When you put these together (reduced mechanical leverage plus reduced activation) it suggests that those with femoral anteversion would have a tendency to have increased dynamic valgus at the knee.
There are suggestions that femoral anteversion increases anterior knee pain most likely due to patellofemoral pain – Eckhoff et al., (1994) and Eckhoff et al., (1997). In addition, Takai et al., (1985) and Eckhoff et al., (1994) found increased arthritis in the patellofemoral joint was associated with femoral anteversion.
Moving on from femoral anteversion to femoral retroversion…When patients talk about getting a “knee replacement”, they are usually talking about arthritis in the tibiofemoral joint. This type of arthritis is generally on the medial (inside) compartment as it is usually prone to develop arthritis. Therefore, a patient at risk of this (family history, cartilage degeneration etc.) should be wary of anything that places extra pressure on the medial compartment.
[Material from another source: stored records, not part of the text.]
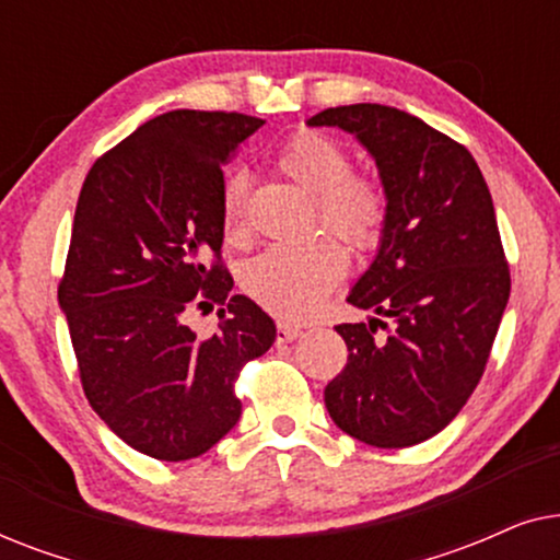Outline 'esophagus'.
<instances>
[{
	"label": "esophagus",
	"instance_id": "esophagus-1",
	"mask_svg": "<svg viewBox=\"0 0 560 560\" xmlns=\"http://www.w3.org/2000/svg\"><path fill=\"white\" fill-rule=\"evenodd\" d=\"M301 334H303V331H301V328H298V326L288 324V320H278V341H280V343L295 341Z\"/></svg>",
	"mask_w": 560,
	"mask_h": 560
}]
</instances>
There are studies that show femoral retroversion increases the pressure on the medial compartment of the tibiofemoral joint. Bretin et al., (2011) not only showed that femoral anteversion predisposes the knee to a valgus deformity but also that femoral retroversion predisposes the knee to a varus deformity and also increases the pressure in the medial tibiofemoral joint. Kenawey et al., (2011) confirmed this notion by reporting that the medial tibiofemoral joint increased it’s pressure by nearly 30% when there was 20 degrees of femoral retroversion compared to anteversion. Again, Papaioannou et al., (2013) confirmed the increased compression medial compartment of the knee joint due to femoral retroversion.
So, if femoral retroversion is susceptible to knee joint pain and arthritis, and femoral anteversion is susceptible to patellofemoral pain and arthritis, everyone should be trying to force the knee straight, right? Not so fast. If a person with either retro or anteversion tries to rotate the leg so that the toes are pointing straight, the result may not be what you want. Essentially, the person is being asked to force the hip into a position where the head of the femur is no longer seated properly in the acetabulum which could lead to hip joint pathology. There are no studies that have evaluated this, but logic has to take over at some point. In his book Human Locomotion, Michaud states, “Unfortunately, once the femoral anteversion has been formed, attempts to modify an individual’s gait by having him/her walk with a straight gait pattern decreases the mechanical efficiency of the gluteus medius musculature and increases femoroacetabular contact pressures.”
Unfortunately, in many cases a person with femoral anteversion or retroversion will wrongly be instructed to keep their knee straight, or point their toes forward. They may be given a varus or valgus post in their running shoes or bike cleats to try and “straighten things out.” This can potentially be detrimental, since they essentially are being instructed to lose congruency in the hip socket which would increase contact pressures and risk potential injury.
So, as usual, the answer to this and many other conditions of the body is “it depends.” You can’t absolutely state with 100% confidence that a person with their knee going in toward the top tube should be forcing it to go straight via conscious efforts or with a cleat wedge. Then again, you can’t absolutely state with 100% that they shouldn’t either! Femoral versions need to be considered, tibial torsions need to be considered (perhaps in another blog post), patient genetic susceptibilities need to be considered, movement patterns need to be evaluated, patient symptoms need to be considered and the list goes on. Despite this, there will still be people with zero knowledge of biomechanics or anatomy dispensing advice with way more confidence than I have, even after I have considered the information above.
Will they guess correctly? Roll the dice and find out!